What You Write vs What GSD Writes

The reference documentation explains what the files are — their formats, the commands that write to them, the schemas GSD expects. This section is different. It’s about the practitioner’s side: what you actually write into those files, how that writing accumulates into something that shapes every AI session, and how to recognise when your context is doing its job versus when it’s getting stale. This is the highest-leverage skill in the GSD workflow, and it’s entirely yours.

agent-instructions.md: your project constitution

Section 3 covers how to write an agent-instructions.md for the first time on a brownfield project — the hard limits, the pattern rules, the things to leave alone. That introduction is worth reading if you haven’t yet.

→ gsd2-guide: Section 3: Brownfield Reality

But agent-instructions.md isn’t a one-time document. It’s a living constitution that evolves with the project. The version you write at the start of Milestone 1 will look different from the one you’re running at Milestone 4, and that difference is healthy — it reflects what you’ve learned about the project and where the real risk lives.

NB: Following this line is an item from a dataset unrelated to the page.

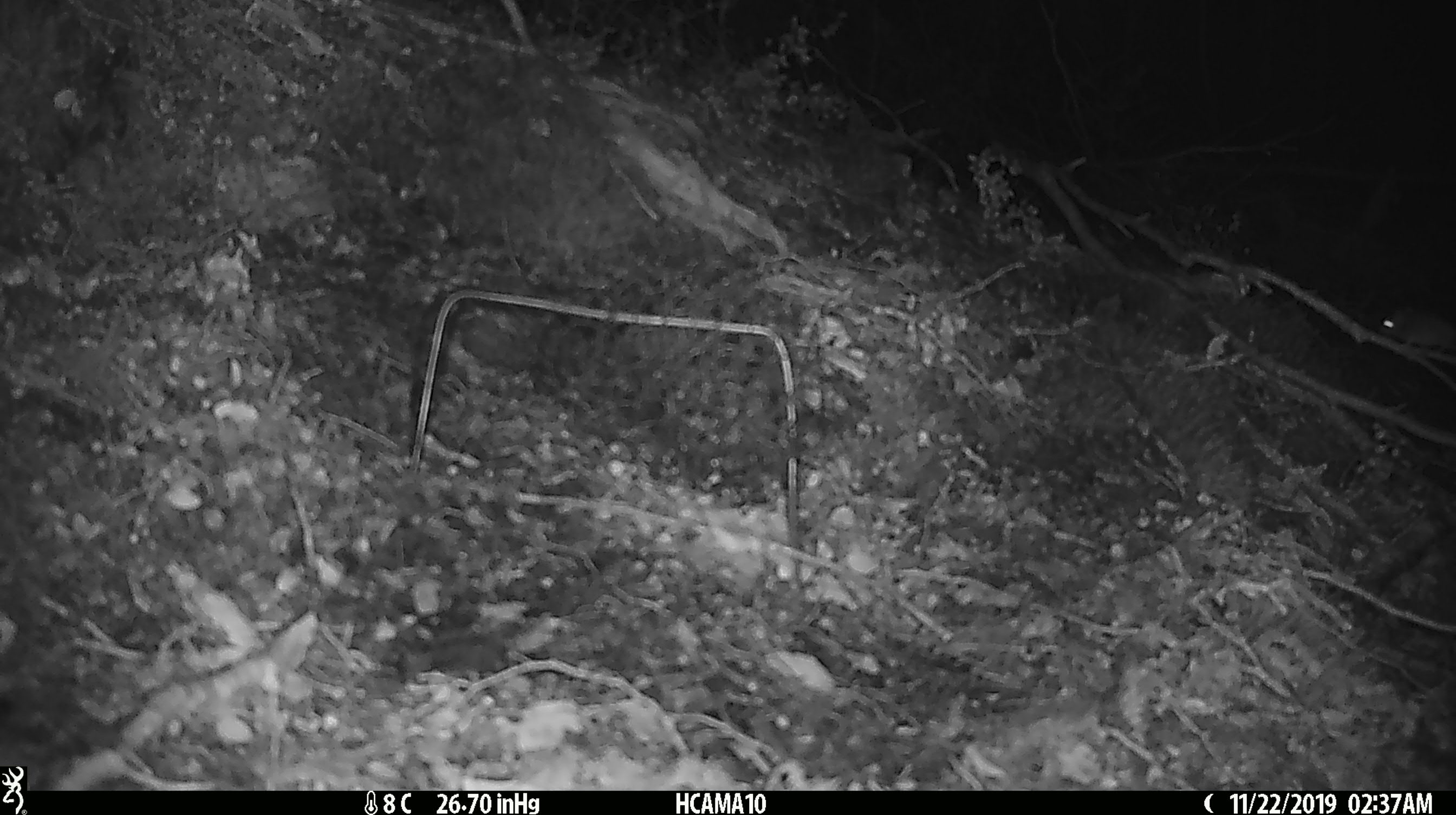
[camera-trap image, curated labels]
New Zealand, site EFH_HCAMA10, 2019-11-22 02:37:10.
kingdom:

The evolution follows a predictable pattern. Early milestones tend to produce broad rules: “follow the established API pattern”, “don’t modify the auth layer”. Later milestones add specificity as you encounter the actual edge cases: “the payments webhook uses idempotent processing — never retry without checking processed_at first”, “the legacy report generation code in src/reports/ is intentionally not typed and must not be touched during this milestone”. The document gets more precise as the project’s complexity becomes more visible.

Two things worth maintaining deliberately: the hard limits section and the pattern rules section.

Hard limits are the things you’re protecting. They should be written in terms of files, directories, or data structures — specific enough that an agent can’t accidentally violate them without explicitly recognising the boundary. “Don’t touch the auth layer” is weaker than “Do not modify any file in src/auth/ — bugs can be fixed, design is off-limits”. The second version leaves no room for interpretation.

Pattern rules are the things you want the agent to replicate, not invent. If your codebase has a consistent way of handling database access, error responses, or test structure, those patterns belong in agent-instructions.md. An agent that hasn’t seen the pattern before will produce something locally reasonable that doesn’t fit. An agent that has the pattern written down will follow it.

Between milestones, review agent-instructions.md before starting each new discussion. Ask: are the hard limits still the right ones? Has anything graduated from “fragile, leave alone” to “now stable”? Has the new milestone scope introduced a new area that needs protecting? Ten minutes of deliberate maintenance before a discussion is worth more than steering corrections mid-execution.

→ gsd2-guide: Configuration

DECISIONS.md: architectural memory

Every non-trivial project accumulates decisions that aren’t visible in the code itself. Why JWT instead of sessions. Why this particular queue library. Why the API is split across two services rather than one. Why that table has the denormalised column that looks like it shouldn’t be there. The code reflects the decision, but it doesn’t explain the reasoning — and reasoning is what an agent needs to make the next decision coherently.

DECISIONS.md is where that reasoning lives. GSD writes to it automatically whenever the planning pipeline records an architectural decision, but you can and should add to it directly when something significant is decided outside of a formal milestone — in a conversation, during a code review, when you read something that changes your approach.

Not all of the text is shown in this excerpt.